California Gov. Gavin Newsom speaks during a news conference on Thursday, May 25, 2023, in Richmond, California. (AP Photo/Adam Beam)
The governor of California has launched an effort to change the U.S. Constitution by proposing an amendment exclusively containing gun safety provisions.
Democratic Gov. Gavin Newsom announced his intention on Thursday to propose the 28th Amendment to the U.S. Constitution, which would “permanently enshrine four broadly supported gun safety principles into the U.S. Constitution.”
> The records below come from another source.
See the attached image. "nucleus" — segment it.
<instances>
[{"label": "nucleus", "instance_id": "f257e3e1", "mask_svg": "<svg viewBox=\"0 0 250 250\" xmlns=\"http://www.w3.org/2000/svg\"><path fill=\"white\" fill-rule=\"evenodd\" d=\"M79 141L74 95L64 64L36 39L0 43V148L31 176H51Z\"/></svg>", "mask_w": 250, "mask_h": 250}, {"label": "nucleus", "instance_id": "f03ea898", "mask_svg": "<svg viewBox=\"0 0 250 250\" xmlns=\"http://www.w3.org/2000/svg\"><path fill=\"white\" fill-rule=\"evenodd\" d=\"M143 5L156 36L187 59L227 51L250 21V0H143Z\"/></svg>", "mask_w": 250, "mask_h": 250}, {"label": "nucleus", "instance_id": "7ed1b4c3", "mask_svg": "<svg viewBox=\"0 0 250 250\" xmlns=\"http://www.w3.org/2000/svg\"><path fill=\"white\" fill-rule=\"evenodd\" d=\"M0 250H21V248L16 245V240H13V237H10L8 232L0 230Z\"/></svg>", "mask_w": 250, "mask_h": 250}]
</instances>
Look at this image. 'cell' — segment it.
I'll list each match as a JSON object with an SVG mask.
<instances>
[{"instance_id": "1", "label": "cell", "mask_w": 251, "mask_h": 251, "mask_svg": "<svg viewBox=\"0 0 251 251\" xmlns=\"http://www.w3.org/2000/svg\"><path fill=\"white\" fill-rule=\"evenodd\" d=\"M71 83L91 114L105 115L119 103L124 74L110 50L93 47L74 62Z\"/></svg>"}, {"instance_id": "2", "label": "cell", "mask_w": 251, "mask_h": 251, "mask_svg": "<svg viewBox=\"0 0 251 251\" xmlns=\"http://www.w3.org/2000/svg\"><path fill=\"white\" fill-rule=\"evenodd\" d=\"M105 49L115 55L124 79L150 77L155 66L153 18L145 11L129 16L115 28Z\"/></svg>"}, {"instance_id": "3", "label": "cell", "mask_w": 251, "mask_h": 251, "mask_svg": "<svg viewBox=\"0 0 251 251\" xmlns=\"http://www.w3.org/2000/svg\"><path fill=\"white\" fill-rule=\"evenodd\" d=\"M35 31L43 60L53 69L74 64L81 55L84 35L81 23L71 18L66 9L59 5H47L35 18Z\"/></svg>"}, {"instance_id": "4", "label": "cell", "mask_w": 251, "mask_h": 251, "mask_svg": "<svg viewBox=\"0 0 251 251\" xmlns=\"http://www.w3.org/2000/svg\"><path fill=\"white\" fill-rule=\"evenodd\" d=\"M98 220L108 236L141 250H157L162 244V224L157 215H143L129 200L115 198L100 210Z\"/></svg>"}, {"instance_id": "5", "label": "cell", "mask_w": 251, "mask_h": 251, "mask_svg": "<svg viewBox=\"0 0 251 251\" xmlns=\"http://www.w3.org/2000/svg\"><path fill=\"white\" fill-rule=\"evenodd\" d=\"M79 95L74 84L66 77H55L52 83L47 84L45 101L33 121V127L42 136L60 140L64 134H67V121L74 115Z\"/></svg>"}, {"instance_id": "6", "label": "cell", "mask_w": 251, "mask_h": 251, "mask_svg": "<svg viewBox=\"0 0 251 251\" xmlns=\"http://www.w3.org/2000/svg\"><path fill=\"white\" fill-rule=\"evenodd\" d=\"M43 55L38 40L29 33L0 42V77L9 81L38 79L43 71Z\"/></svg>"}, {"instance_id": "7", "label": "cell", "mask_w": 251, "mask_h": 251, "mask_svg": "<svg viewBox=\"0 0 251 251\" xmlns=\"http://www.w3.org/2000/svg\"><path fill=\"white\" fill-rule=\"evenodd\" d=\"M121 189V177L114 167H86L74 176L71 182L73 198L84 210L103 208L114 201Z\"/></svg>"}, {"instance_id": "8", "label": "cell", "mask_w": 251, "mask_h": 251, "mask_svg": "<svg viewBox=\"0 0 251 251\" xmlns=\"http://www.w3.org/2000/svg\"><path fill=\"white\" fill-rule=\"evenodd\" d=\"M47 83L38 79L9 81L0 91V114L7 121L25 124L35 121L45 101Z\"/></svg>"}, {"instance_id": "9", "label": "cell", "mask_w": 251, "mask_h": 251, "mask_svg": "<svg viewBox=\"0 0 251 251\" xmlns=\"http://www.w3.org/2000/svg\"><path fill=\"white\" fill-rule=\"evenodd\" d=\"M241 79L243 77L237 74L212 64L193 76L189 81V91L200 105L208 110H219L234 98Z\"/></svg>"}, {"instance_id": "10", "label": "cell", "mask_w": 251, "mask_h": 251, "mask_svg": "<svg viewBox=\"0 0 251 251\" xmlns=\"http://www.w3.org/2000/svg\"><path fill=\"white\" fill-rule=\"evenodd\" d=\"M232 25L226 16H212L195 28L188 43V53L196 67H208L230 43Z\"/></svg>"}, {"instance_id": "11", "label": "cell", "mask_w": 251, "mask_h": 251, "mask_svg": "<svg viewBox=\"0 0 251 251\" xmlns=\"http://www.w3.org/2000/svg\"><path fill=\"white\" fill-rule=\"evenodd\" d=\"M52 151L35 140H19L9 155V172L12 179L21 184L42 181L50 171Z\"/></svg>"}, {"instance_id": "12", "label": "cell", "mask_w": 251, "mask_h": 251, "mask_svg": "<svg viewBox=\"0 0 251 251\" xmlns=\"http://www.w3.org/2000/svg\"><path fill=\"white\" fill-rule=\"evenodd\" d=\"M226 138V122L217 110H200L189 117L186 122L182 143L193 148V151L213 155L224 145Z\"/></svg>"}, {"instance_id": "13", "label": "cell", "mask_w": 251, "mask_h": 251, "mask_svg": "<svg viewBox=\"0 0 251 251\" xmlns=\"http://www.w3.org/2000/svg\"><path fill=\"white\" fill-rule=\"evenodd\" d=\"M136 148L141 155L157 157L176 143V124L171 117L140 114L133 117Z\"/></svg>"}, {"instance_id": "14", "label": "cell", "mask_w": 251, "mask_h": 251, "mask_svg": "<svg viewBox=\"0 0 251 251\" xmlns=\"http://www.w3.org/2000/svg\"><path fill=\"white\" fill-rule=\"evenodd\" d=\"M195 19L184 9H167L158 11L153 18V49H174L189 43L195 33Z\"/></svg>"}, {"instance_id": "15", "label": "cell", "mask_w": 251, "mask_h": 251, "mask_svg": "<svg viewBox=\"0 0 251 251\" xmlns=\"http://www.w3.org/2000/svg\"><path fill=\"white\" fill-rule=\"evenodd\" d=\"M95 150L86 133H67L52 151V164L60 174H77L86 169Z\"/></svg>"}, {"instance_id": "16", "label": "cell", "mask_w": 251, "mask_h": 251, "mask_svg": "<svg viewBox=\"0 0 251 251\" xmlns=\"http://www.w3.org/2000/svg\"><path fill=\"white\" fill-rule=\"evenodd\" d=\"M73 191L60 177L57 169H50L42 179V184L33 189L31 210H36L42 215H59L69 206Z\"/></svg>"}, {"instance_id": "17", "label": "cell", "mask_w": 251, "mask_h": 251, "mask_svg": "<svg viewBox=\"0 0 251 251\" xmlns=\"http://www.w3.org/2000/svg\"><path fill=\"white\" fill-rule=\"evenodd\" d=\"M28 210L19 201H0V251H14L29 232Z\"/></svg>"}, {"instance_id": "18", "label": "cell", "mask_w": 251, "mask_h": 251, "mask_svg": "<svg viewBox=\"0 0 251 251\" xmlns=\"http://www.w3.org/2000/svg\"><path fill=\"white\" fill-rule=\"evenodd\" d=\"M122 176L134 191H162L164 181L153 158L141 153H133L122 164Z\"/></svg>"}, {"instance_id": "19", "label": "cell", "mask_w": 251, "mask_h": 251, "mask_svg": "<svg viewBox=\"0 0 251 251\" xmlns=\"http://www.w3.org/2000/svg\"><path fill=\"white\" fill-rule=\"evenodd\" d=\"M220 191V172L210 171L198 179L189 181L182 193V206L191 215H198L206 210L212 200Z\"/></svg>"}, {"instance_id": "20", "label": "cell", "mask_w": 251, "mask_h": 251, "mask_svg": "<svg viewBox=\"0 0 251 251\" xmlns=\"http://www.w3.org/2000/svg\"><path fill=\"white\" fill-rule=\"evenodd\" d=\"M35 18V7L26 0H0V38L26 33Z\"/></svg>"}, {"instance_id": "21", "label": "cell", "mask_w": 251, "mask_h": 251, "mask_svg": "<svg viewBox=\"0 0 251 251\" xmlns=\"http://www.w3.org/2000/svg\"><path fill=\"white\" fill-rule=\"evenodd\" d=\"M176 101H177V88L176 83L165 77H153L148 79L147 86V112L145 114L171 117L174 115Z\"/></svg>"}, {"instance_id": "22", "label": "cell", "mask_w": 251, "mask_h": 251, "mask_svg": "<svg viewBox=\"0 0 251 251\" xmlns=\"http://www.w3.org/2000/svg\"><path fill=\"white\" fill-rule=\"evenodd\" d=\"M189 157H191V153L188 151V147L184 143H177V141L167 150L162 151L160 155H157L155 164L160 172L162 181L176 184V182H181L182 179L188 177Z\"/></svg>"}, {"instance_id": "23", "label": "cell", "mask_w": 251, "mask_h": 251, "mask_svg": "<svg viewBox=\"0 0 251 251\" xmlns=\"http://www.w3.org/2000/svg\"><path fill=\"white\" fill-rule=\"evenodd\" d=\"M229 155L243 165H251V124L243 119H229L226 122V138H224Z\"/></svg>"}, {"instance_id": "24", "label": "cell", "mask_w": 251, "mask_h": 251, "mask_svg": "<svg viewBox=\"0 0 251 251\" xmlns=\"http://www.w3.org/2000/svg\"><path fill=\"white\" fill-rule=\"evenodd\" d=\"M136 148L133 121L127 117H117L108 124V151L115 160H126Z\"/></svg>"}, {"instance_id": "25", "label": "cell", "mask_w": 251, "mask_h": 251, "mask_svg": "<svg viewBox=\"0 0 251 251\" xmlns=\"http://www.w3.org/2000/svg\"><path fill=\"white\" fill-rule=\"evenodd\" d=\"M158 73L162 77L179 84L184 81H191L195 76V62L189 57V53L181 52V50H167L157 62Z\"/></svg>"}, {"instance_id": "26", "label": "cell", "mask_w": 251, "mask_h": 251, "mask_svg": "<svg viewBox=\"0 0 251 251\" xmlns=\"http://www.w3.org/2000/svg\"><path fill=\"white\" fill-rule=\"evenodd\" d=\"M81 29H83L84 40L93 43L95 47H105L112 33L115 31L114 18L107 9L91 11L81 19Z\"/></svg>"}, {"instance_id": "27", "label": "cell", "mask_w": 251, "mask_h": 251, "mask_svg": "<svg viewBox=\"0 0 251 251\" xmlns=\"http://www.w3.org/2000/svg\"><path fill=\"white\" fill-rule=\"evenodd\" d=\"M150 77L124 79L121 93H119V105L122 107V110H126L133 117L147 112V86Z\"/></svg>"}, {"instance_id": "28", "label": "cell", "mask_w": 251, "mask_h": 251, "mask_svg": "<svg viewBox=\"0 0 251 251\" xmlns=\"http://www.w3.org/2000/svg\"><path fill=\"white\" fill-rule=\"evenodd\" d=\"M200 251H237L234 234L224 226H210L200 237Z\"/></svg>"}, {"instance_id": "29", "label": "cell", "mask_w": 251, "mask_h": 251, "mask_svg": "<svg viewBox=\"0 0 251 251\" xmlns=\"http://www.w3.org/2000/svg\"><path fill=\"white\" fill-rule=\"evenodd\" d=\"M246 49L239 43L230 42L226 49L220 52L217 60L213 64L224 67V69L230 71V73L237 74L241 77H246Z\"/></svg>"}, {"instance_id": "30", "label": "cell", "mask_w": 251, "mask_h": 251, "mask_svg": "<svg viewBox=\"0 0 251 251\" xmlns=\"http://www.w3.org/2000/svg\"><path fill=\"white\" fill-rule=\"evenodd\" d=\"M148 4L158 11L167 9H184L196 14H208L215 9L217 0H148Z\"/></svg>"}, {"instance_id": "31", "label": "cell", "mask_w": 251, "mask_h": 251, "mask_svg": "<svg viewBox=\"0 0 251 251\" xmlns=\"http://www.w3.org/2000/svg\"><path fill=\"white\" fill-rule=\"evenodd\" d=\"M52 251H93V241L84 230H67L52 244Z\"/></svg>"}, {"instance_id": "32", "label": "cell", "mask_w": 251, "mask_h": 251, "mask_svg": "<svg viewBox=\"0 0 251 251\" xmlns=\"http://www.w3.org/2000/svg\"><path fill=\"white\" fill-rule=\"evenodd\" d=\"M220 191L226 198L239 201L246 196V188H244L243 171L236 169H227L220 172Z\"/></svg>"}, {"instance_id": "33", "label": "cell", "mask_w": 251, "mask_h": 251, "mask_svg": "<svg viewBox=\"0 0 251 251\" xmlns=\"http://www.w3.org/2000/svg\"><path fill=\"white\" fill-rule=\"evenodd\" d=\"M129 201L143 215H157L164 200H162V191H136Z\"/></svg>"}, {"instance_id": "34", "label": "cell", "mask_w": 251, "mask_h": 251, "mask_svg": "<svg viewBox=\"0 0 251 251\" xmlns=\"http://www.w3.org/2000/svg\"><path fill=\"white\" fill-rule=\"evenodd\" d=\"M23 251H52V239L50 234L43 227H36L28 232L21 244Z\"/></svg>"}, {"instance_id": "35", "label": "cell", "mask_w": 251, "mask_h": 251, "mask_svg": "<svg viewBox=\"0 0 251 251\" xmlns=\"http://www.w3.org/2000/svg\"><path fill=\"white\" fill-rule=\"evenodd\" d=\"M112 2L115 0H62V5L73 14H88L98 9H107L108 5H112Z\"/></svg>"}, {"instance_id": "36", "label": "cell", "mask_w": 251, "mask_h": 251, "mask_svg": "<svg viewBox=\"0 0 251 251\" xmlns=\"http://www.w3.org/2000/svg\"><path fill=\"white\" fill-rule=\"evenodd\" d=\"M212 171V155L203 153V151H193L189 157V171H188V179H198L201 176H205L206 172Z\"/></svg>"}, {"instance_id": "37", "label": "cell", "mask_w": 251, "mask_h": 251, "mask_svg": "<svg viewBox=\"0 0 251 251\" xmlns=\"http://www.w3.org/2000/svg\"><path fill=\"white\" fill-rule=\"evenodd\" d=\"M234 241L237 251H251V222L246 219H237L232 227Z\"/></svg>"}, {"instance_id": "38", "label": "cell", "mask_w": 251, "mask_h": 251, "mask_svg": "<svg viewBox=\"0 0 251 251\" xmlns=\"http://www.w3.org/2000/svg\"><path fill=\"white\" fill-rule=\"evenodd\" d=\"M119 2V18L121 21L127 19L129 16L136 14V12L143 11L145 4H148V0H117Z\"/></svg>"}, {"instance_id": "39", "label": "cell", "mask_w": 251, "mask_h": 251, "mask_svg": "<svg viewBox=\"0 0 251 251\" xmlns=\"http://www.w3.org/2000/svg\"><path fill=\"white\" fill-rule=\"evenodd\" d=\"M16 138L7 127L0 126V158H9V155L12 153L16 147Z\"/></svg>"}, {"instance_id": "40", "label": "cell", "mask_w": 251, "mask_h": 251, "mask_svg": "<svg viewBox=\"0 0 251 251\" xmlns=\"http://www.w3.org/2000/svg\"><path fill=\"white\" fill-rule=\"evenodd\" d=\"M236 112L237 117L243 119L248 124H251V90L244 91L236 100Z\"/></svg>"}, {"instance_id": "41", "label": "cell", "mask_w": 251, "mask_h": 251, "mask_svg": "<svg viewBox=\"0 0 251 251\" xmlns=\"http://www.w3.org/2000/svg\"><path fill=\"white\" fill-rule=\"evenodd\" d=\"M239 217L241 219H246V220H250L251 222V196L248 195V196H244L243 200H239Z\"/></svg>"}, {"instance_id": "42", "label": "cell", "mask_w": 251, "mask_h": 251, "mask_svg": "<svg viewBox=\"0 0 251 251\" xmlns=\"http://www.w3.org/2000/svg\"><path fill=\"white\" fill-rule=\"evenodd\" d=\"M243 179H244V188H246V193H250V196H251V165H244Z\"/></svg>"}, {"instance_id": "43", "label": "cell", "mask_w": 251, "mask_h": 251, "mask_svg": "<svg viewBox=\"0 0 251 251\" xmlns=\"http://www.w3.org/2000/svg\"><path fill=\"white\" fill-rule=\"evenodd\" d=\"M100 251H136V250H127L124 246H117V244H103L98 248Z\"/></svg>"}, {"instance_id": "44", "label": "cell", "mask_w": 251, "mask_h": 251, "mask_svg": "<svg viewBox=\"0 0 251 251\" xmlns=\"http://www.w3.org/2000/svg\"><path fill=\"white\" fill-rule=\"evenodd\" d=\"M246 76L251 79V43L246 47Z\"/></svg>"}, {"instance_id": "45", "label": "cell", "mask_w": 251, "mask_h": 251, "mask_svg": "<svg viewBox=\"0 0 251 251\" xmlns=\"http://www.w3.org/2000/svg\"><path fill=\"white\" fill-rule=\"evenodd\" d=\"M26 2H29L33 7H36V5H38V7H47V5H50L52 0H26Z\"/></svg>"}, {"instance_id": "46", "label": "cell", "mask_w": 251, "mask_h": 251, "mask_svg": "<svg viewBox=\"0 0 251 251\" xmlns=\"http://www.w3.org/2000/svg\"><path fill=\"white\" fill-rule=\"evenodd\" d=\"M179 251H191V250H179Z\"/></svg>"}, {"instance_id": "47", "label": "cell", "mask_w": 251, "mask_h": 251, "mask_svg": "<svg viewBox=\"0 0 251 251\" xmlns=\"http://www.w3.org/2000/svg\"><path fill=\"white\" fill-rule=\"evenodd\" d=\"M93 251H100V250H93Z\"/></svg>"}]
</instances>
Those principles, according to Newsom:
- Raising the federal minimum age to purchase a firearm from 18 to 21;
- Mandating universal background checks to prevent truly dangerous people from purchasing a gun that could be used in a crime;
- Instituting a reasonable waiting period for all gun purchases; and
- Barring civilian purchase of assault weapons that serve no other purpose than to kill as many people as possible in a short amount of time – weapons of war our nation’s founders never foresaw.
Newsom says the proposed amendment aligns with existing gun rights under the Constitution, enshrined in the Second Amendment and increasingly expanded by the Supreme Court.
“While leaving the 2nd Amendment unchanged and respecting America’s gun-owning tradition, the Governor’s proposal guarantees common sense constitutional protections and gun safety measures that Democrats, Republicans, independent voters, and gun owners overwhelmingly support,” the announcement from Newsom’s office says.
The governor said he used his state’s gun safety laws to guide his amendment proposal effort.
“With gun violence claiming the lives of over 110 Americans a day, California’s nation-leading gun safety laws serve as a valuable blueprint for other states and Congress to save lives,” Newsom said, citing statistics that align with findings from the CDC.
“California’s gun safety laws work,” Newsom added. “In its most recent scorecard, California ranked as the #1 state for gun safety by the Giffords Law Center, and according to the most recent data, the state saw a 37% lower gun death rate than the national average. According to the CDC, California’s gun death rate was the 44th lowest in the nation, with 9 gun deaths per 100,000 people – compared to 16.36 deaths per 100,000 nationally, 33.9 in Mississippi, 21.2 in Oklahoma, and 15.6 in Texas.”
Newsom has plenty of hurdles to clear before the proposed amendment can be passed. The process begins either by Congress, which may submit a proposed amendment to the states only if the language of the amendment is approved by a two-thirds vote of both houses.
Alternatively, if state legislatures from two-thirds of the states — 34 out of 50 — then Congress must call a convention. The amendment will be added to the Constitution only if three-fourths of all the states — 38 out of 50 — ratify the amendment.
Newsom said that he intends for California to be “the first state in the nation to call for such a convention with a joint resolution,” introduced by two Democratic state lawmakers, Senator Aisha Wahab and Assemblymember Reggie Jones-Sawyer.
Newsom says getting the amendment off the ground will be a group effort and that he will work with “grassroots supporters, elected and civic leaders, and broad and diverse coalitions across the nation to fight for the passage of similar resolutions in other state legislatures to ensure the convening of a constitutional convention limited to this subject.”
Gun violence is the leading cause of death in American children, according to the CDC.
“Our ability to make a more perfect union is literally written into the Constitution,” Newsom said in the announcement. “So today, I’m proposing the 28th Amendment to the United States Constitution to do just that.”
Unsurprisingly, conservatives do not appear to be on board with Newsom’s effort.
“Gov. Newsom, I am willing to debate you on this in Mississippi any time,” wrote Tate Reeves, the Republican governor of Mississippi, whose rate of gun deaths far outpaces that of California. “So on your next trip to our state to campaign for my opponent, give me a call.”
“Can’t wait for you to defend the fact that Mississippi has the highest gun violence death rate in the nation … (377% higher than California’s, by the way),” Newsom shot back on Twitter. “You can’t be serious.”
The National Rifle Association, meanwhile, railed against Newsom’s “California-style gun control” and complained that his “unhinged contempt for the right to self-defense has no bounds.”
The Constitution was last amended in 1992 when the 27th Amendment was ratified. It says that if Congress votes to give itself a pay raise, it will only take effect after the next election.